Indigenous authors from our region nab book awards
By Dave Rosenthal, Mountain West News Bureau

On Monday, the American Indian Library Association announced its youth book awards, and some winners were about our region.

The winning picture book was Herizon. In this wordless story a girl uses a magic scarf to help her mother retrieve a flock of sheep. It was written by Daniel Vandever and illustrated by Corey Begay, both Diné.

Healer of the Water Monster won in the middle school group. The story of a young boy’s heroism was written by Brian Young, Diné.

And the young adult winner was Apple, Skin to the Core by Eric Gansworth, Onandaga, His poetic memoir tells of balancing White and Native cultures. The title plays off a slur that pegs some Natives as red outside and white inside.

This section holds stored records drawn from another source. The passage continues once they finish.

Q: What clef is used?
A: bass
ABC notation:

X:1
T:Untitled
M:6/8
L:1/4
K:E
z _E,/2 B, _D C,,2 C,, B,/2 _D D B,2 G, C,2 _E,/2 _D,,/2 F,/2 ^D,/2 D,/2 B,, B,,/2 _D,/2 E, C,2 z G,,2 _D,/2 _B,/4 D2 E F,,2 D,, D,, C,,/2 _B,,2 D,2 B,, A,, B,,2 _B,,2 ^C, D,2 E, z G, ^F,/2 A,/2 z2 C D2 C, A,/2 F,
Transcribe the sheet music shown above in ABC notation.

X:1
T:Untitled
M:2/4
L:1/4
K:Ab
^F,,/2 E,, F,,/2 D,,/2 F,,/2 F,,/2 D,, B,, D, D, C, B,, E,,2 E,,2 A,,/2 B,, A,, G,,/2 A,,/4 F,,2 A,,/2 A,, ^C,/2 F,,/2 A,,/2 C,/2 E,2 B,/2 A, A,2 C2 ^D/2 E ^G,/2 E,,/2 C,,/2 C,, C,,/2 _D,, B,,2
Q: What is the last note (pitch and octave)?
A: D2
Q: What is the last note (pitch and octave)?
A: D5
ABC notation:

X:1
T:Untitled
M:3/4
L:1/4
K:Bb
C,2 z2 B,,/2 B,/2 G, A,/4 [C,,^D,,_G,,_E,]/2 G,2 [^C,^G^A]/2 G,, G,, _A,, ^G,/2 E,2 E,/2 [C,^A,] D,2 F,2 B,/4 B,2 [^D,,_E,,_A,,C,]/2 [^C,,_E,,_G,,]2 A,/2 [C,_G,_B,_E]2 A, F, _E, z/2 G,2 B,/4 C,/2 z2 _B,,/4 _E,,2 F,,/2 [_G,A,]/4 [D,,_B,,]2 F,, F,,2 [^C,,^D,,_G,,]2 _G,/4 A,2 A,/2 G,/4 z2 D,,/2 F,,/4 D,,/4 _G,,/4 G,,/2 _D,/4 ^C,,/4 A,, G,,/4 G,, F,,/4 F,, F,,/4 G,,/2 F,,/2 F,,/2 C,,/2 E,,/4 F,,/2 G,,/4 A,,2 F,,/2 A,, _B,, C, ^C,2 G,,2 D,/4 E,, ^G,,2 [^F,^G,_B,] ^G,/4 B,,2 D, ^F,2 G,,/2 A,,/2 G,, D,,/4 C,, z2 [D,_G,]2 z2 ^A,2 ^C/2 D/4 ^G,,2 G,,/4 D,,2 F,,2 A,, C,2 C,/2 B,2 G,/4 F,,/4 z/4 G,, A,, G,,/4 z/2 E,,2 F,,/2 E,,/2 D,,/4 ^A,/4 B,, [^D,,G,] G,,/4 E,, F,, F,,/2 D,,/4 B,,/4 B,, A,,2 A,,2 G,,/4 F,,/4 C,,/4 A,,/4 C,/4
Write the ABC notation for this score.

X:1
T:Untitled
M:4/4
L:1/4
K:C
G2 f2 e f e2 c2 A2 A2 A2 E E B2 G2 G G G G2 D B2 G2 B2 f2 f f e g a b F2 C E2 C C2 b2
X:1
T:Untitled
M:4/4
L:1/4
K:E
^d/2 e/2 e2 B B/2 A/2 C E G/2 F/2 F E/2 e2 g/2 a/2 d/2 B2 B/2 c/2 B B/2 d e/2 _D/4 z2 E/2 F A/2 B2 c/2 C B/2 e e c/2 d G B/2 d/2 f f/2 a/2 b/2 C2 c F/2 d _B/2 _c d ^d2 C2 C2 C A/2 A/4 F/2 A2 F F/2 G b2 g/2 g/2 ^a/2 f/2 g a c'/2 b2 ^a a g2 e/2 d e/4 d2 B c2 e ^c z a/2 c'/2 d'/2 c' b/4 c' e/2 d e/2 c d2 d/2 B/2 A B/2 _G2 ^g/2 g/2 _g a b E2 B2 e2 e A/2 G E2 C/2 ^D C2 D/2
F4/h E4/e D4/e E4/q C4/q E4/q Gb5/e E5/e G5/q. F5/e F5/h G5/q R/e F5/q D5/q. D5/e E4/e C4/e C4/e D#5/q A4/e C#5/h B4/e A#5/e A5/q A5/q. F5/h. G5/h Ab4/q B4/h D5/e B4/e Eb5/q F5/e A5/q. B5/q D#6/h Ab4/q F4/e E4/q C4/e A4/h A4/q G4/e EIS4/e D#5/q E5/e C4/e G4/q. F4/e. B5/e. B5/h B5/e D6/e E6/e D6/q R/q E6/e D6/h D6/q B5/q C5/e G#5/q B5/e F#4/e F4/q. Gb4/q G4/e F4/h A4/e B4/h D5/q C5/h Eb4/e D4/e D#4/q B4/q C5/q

Mirage Hotel volcano, icon on Vegas Strip, to get demolished
By The Associated Press

The landmark volcano that spits fire outside the Mirage Hotel & Casino in Las Vegas will soon be snuffed out. KLAS-TV reports Hard Rock International, which purchased the hotel property, plans to tear it down as part of a major renovation plan. A guitar-shaped hotel will take over.

Previous owner MGM Resorts International will license The Mirage name and brand to Hard Rock for the next few years. Some not happy with the decision to do away with the volcano have started an online petition on change.org. It has gathered more than 1,500 signatures.